[Start of section]
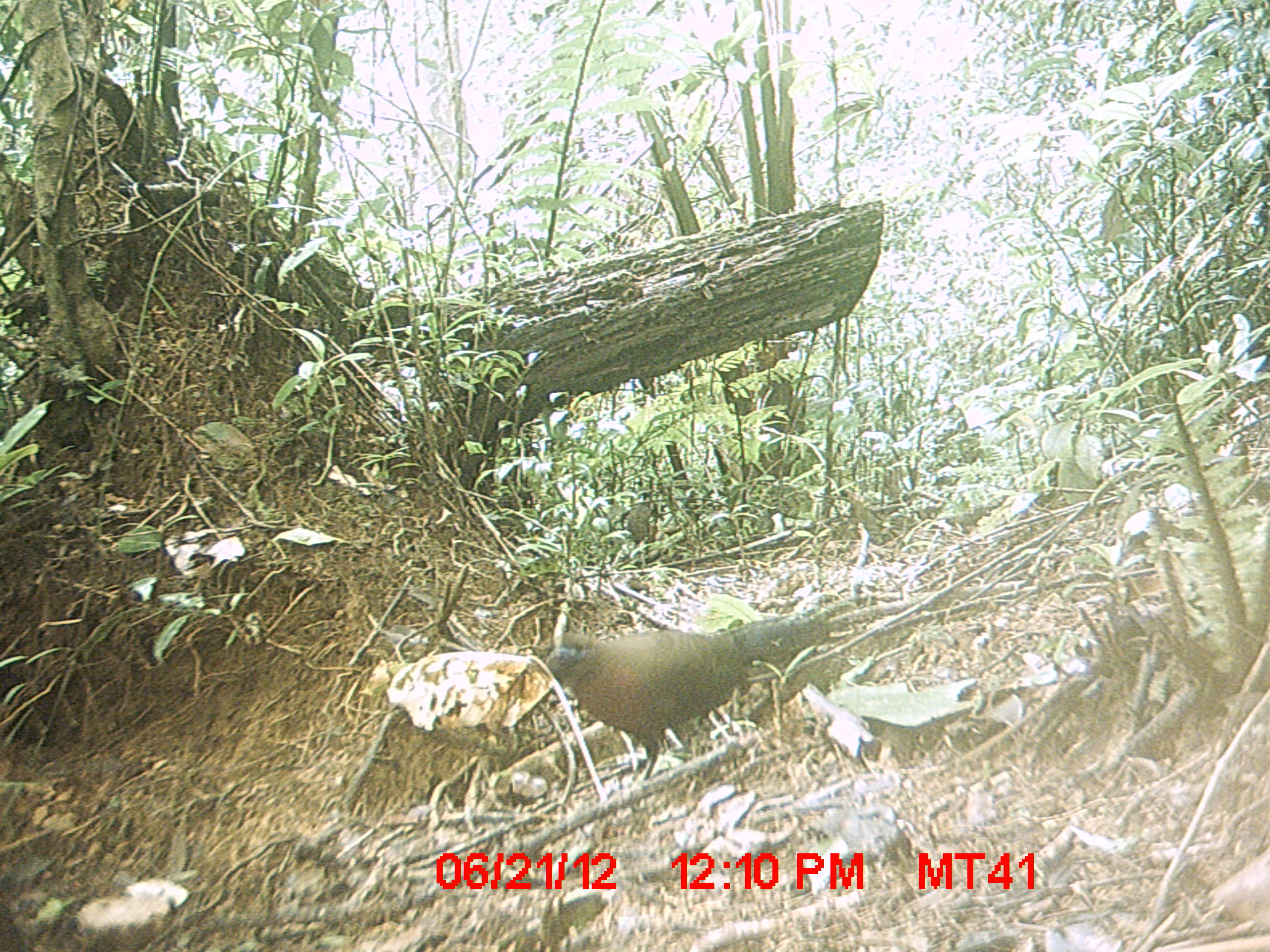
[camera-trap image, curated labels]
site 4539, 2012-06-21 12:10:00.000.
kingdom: Animalia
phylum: Chordata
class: Aves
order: Cuculiformes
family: Cuculidae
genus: Coua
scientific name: Coua serriana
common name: red-breasted coua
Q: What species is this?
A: Coua serriana (red-breasted coua).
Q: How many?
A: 1.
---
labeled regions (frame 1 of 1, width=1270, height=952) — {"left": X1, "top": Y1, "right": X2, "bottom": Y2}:
coua serriana: {"left": 547, "top": 614, "right": 828, "bottom": 784}; {"left": 550, "top": 690, "right": 553, "bottom": 697}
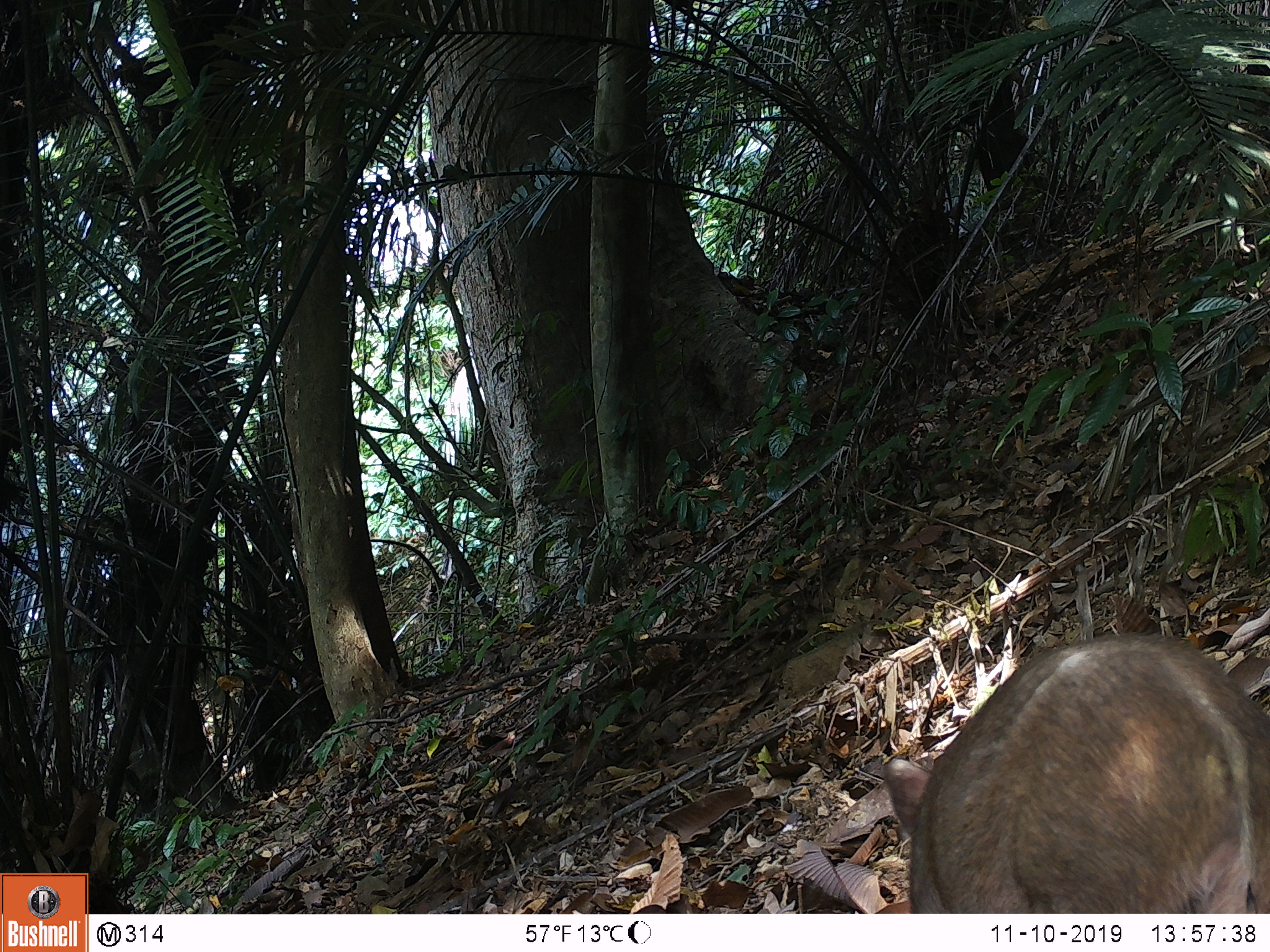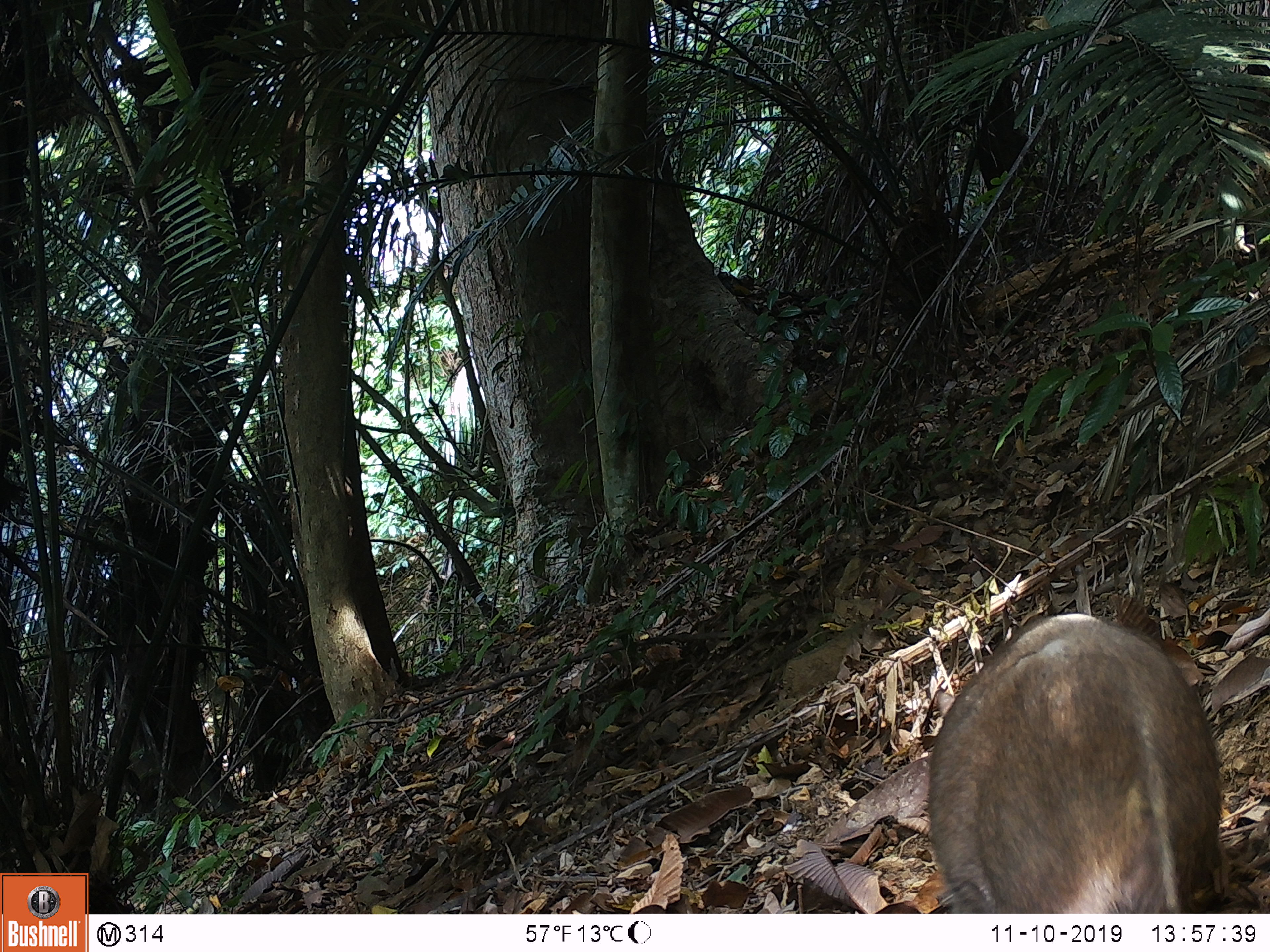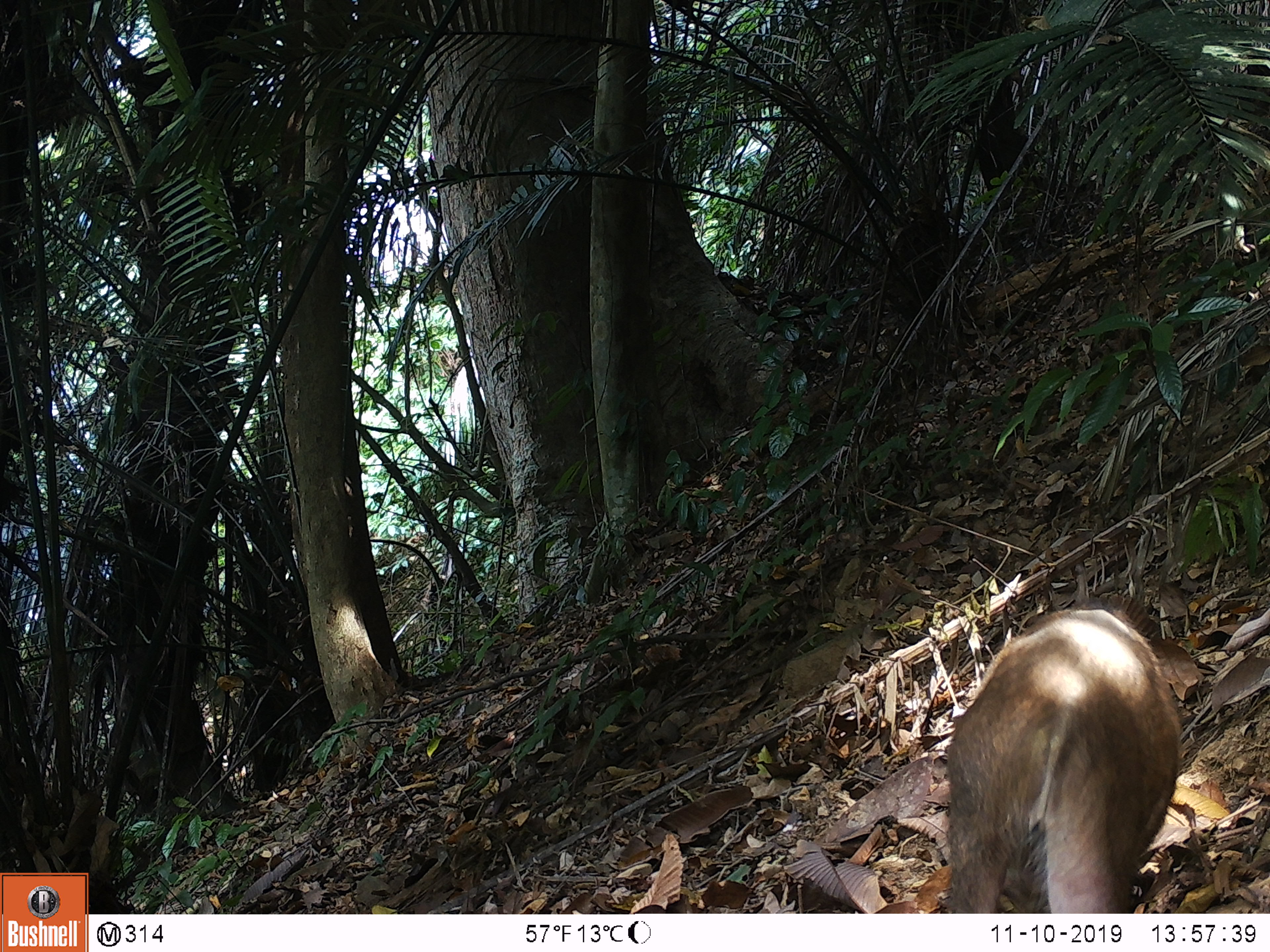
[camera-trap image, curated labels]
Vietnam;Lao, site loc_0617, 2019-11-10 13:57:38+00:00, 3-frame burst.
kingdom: Animalia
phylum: Chordata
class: Mammalia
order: Artiodactyla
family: Suidae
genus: Sus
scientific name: Sus scrofa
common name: eurasian wild pig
Eurasian wild pig (Sus scrofa). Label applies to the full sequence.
[End of section]
An exact copy of every entry above is needed, with the pictures left out.

[Answer below]
[camera-trap image, curated labels]
site 4539, 2012-06-21 12:10:00.000.
kingdom: Animalia
phylum: Chordata
class: Aves
order: Cuculiformes
family: Cuculidae
genus: Coua
scientific name: Coua serriana
common name: red-breasted coua
Q: What species is this?
A: Coua serriana (red-breasted coua).
Q: How many?
A: 1.
---
labeled regions (frame 1 of 1, width=1270, height=952) — {"left": X1, "top": Y1, "right": X2, "bottom": Y2}:
coua serriana: {"left": 547, "top": 614, "right": 828, "bottom": 784}; {"left": 550, "top": 690, "right": 553, "bottom": 697}
[camera-trap image, curated labels]
Vietnam;Lao, site loc_0617, 2019-11-10 13:57:38+00:00, 3-frame burst.
kingdom: Animalia
phylum: Chordata
class: Mammalia
order: Artiodactyla
family: Suidae
genus: Sus
scientific name: Sus scrofa
common name: eurasian wild pig
Eurasian wild pig (Sus scrofa). Label applies to the full sequence.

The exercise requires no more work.